Hier soir je me suis retrouvée toute seule à table avec les mecs avec qui je mange habituellement - sauf que d'habitude, il y a d'autres amies. Et d'habitude, je suis encore un peu mal à l'aise avec eux. Et là, toute seule, c'était génial, on a eu des gros fou-rires, ils se sont moqué un peu de moi, je me sentais bien, c'était chouette.
Et du coup, ça m'a fait sentir encore plus à quel point mes amis d'hypokhâgne me manquent.
Quand je suis arrivé en prépa je n'avais pas eu d'amis mecs, j'ai fait toute ma scolarité avec des options de meuf donc dans des classes de meuf et j'étais super timide. Sauf que là, j'étais en internat-externé, donc je devais manger le soir à la cantine, donc avec les internes. J'en connaissais un qui m'avait parlé quelques jours avant la rentrée sur Facebook, mais sans plus.
Je me souviens parfaitement bien du premier soir, c'était une vraie scène de film. Je prends mon plateau, j'arrive dans la salle, et là: à gauche, les internes avec quelques personnes que je ne connaissais pas, à droite: une table vide. Je me suis dit "Bon maintenant CA SUFFIT, tu vas t'asseoir à cette table, tu sors un sourire et tu dis bonjour"; je me suis forcée comme jamais à changer de direction et je me suis assise là.
Au début j'étais un peu mal-à-l'aise mais ça c'est vite dissipé, et puis au fil du temps on a finit par manger nous 4 seulement, moi et eux.
Et moi qui n'avais jamais eu d'amis mecs, je me suis décroché une jolie brochette. C'était dingue, je n'avais qu'une envie dans la journée, c'était d'être le soir, de se retrouver seulement nous, à notre petite table, de les entendre raconter des bêtises, parler à demi-mots des filles qu'ils trouvaient jolies, m'épargner les blagues qu'ils jugeaient trop crues pour mes oreilles de fille, trouver tous les moyens possibles et imaginables pour essayer de m'envoyer remplir la cruche, avoir des fou-rires à n'en plus finir, faire le débrief du jour, parler de nos profs, des autres, des cours, avoir des discussions sur Platon et sur Dikkenek à 5 minutes d'intervalle, passer un repas à parler avec l'accent belge, les entendre me dire à chaque fois qu'ils me voyaient arriver avec un noeud dans les cheveux "mais Sophie, tu es une poupée !" avec des yeux pétillants, savoir ce qu'ils pensaient de la longueur de ma jupe en un seul regard, m'étouffer de rire plus de fois que je ne peux m'en souvenir. Toutes nos soirées ont été des moments heureux et mémorables, on avait notre banc sur les quais de Seine quelque part derrière Notre-Dame où on a probablement passé plus de temps que sur les chaises du CDI.

Entrées conservées d'une collection
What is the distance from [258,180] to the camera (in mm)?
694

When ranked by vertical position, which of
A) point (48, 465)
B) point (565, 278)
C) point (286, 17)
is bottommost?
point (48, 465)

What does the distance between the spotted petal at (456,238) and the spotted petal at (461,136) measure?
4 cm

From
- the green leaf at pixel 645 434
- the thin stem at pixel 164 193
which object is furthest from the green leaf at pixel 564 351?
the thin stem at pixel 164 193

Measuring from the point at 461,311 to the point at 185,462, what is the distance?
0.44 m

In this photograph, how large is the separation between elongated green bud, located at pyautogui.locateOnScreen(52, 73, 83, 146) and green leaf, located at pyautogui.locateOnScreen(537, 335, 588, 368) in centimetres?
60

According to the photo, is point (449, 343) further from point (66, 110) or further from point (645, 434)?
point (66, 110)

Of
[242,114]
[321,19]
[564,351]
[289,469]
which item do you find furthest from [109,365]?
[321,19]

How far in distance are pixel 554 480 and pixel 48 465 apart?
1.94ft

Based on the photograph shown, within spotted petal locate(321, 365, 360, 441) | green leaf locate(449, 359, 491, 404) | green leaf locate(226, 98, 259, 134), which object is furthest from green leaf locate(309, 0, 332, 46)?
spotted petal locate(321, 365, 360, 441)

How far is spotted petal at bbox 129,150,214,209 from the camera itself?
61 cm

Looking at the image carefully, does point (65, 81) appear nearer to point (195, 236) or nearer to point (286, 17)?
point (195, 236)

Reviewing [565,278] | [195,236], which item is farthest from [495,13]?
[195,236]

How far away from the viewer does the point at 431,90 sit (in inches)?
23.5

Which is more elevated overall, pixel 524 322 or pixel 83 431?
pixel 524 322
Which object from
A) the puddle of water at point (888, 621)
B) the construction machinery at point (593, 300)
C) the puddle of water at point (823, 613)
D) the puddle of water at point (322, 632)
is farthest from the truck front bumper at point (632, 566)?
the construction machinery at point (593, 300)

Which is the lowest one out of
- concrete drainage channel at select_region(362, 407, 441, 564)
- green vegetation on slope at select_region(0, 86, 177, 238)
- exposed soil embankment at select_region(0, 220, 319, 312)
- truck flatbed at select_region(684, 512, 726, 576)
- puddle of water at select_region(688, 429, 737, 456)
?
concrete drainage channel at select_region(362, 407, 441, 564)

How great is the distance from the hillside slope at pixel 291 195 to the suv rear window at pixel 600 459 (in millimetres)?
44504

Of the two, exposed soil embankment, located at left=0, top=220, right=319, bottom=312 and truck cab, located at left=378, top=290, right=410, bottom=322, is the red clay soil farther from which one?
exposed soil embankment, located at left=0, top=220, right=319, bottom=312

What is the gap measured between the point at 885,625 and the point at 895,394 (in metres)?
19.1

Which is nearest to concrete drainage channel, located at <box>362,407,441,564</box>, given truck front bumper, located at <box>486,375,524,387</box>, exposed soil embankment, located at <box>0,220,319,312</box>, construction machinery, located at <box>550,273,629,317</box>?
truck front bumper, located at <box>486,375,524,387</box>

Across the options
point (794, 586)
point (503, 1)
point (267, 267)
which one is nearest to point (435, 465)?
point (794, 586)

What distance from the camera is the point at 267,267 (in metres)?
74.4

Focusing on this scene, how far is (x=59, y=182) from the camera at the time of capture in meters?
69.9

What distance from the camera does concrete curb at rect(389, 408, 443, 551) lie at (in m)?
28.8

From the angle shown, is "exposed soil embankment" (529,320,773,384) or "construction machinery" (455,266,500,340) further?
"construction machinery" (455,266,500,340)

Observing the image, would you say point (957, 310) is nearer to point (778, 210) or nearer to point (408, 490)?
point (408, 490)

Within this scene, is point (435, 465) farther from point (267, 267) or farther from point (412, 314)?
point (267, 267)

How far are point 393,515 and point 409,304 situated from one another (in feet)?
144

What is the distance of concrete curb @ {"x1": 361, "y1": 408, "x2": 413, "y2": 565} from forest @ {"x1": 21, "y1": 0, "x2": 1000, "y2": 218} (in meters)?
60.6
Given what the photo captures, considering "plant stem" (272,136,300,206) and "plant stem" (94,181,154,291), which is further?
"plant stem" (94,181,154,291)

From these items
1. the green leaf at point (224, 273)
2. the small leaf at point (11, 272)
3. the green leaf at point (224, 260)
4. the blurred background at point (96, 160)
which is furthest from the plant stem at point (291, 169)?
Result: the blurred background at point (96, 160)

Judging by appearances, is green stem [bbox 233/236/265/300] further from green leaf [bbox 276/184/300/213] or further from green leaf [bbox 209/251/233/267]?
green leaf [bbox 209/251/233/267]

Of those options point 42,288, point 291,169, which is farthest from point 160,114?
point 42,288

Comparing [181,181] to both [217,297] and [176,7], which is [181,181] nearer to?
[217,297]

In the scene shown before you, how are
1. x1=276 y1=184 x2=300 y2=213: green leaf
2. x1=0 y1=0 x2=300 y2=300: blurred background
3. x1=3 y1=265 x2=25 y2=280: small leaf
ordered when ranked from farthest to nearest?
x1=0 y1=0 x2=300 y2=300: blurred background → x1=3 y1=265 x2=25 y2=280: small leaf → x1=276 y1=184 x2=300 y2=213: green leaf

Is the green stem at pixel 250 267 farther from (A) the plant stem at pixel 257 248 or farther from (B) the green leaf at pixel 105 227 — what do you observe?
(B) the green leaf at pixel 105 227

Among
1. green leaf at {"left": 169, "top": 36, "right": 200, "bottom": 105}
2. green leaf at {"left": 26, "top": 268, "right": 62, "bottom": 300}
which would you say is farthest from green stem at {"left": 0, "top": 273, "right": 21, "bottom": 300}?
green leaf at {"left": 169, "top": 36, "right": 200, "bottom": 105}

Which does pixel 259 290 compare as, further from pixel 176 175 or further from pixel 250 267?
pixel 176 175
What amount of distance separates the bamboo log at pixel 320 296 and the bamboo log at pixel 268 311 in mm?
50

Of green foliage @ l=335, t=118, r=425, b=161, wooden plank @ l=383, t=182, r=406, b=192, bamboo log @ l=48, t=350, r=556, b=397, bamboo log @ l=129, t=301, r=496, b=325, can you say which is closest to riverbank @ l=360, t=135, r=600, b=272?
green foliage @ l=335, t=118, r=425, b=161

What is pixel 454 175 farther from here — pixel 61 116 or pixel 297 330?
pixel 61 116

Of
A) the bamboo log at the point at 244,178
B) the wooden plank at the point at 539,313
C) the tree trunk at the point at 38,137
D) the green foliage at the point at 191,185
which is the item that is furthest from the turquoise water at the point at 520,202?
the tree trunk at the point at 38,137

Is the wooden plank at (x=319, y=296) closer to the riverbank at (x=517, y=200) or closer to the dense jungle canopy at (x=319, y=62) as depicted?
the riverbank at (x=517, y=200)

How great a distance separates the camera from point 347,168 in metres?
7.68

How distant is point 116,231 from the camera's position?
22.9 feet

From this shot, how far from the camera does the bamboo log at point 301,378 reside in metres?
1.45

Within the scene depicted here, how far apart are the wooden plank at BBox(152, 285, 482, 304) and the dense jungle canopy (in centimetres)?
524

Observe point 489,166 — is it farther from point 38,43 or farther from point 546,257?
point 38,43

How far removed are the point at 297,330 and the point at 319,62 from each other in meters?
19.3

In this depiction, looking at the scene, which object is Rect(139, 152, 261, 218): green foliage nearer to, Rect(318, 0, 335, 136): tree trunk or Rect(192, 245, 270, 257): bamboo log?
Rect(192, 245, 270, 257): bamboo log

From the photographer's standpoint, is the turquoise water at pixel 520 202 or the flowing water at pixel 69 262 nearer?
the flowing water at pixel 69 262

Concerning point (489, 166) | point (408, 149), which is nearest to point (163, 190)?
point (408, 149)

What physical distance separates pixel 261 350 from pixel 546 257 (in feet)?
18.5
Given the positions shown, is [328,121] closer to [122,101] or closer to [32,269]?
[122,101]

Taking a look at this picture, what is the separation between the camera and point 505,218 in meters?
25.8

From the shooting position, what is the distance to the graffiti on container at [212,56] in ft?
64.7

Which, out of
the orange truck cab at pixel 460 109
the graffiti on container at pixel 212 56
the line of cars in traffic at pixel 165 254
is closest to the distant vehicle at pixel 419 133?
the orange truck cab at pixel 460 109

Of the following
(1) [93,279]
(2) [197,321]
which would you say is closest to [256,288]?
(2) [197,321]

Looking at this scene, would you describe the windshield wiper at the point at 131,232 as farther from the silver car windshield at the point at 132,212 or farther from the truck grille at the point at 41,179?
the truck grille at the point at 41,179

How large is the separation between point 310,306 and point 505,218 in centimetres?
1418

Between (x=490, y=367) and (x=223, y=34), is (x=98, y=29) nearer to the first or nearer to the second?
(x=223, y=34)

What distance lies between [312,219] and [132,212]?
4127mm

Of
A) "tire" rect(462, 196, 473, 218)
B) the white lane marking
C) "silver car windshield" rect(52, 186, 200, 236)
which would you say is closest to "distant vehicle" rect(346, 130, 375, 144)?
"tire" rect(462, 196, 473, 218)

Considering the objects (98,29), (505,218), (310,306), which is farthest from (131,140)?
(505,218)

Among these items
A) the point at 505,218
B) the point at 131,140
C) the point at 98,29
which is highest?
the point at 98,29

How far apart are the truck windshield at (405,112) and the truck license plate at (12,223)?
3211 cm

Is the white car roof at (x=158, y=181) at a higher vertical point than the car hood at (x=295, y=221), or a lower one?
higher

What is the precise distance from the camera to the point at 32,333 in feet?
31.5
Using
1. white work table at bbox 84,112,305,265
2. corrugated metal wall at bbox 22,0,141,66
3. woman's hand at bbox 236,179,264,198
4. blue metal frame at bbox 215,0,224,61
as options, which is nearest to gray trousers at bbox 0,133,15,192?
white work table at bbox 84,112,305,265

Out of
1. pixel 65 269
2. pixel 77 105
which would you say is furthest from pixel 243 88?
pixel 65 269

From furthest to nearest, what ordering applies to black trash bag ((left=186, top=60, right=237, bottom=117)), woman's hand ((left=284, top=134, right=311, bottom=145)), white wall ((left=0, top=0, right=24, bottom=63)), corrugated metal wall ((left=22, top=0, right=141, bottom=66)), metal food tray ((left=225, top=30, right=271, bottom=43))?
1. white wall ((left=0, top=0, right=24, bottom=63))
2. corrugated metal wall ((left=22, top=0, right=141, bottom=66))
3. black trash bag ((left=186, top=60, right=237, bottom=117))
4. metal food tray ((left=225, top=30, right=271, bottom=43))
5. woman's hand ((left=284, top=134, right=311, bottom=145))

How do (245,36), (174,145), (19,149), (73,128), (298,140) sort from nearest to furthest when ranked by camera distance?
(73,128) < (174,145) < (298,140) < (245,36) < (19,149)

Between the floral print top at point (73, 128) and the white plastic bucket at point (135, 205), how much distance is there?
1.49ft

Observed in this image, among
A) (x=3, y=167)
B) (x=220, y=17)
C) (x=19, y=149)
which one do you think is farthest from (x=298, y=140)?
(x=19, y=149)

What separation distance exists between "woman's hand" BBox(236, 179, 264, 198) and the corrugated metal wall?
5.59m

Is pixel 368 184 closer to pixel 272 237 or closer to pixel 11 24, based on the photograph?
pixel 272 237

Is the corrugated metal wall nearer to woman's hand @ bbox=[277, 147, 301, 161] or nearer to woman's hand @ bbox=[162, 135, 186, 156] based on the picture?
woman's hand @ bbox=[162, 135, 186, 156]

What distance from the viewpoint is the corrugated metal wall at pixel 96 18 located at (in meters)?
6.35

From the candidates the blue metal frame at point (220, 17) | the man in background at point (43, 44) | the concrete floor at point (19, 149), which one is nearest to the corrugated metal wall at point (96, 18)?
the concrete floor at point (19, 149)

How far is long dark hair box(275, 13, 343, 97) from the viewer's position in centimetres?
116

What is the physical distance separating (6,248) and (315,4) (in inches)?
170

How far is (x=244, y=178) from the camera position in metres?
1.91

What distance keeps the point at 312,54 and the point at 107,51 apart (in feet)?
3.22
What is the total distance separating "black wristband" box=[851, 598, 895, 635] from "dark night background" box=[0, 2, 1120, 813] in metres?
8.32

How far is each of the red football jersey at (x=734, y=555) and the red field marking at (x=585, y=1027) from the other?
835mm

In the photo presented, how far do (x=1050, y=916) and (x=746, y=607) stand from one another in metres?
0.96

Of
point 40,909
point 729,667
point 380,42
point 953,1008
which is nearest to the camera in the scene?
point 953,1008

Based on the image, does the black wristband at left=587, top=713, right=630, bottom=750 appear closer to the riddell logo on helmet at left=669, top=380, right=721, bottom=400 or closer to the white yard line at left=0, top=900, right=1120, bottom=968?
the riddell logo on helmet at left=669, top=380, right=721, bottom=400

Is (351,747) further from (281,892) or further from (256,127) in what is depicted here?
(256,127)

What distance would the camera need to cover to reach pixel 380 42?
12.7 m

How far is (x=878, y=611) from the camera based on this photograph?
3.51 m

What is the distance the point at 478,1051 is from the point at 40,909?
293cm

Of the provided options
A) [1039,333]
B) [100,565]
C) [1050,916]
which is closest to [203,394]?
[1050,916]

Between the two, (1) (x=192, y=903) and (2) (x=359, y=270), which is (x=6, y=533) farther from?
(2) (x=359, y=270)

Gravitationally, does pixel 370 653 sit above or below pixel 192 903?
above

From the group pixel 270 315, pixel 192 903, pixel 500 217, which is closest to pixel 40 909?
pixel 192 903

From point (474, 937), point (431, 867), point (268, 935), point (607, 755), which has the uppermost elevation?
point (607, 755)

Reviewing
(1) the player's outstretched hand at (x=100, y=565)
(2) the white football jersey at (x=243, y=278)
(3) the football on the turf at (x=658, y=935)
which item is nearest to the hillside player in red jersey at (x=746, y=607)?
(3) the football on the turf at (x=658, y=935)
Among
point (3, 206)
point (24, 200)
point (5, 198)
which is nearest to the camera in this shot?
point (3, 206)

Les consignes
1. Pouvez-vous recopier, dans le texte sur les amis de prépa, le passage qui commence par « Je me souviens » et se poursuit jusqu'à « suis assise là. » ?
2. Les affirmations suivantes concordent-elles avec le texte sur les amis de prépa ? Répondez par oui ou par non en citant les mots décisifs du texte.
(a) Avant d'arriver en prépa, la personne qui raconte n'avait pas eu d'amis garçons.
(b) Le premier soir, la table située à droite de la salle était vide.
(c) Avec le temps, ils ont fini par manger à six à leur table.

Corrigé complet
1.
Je me souviens parfaitement bien du premier soir, c'était une vraie scène de film. Je prends mon plateau, j'arrive dans la salle, et là: à gauche, les internes avec quelques personnes que je ne connaissais pas, à droite: une table vide. Je me suis dit "Bon maintenant CA SUFFIT, tu vas t'asseoir à cette table, tu sors un sourire et tu dis bonjour"; je me suis forcée comme jamais à changer de direction et je me suis assise là.

2.
(a) Oui : « je n'avais pas eu d'amis mecs »
(b) Oui : « à droite: une table vide »
(c) Non : « on a finit par manger nous 4 seulement »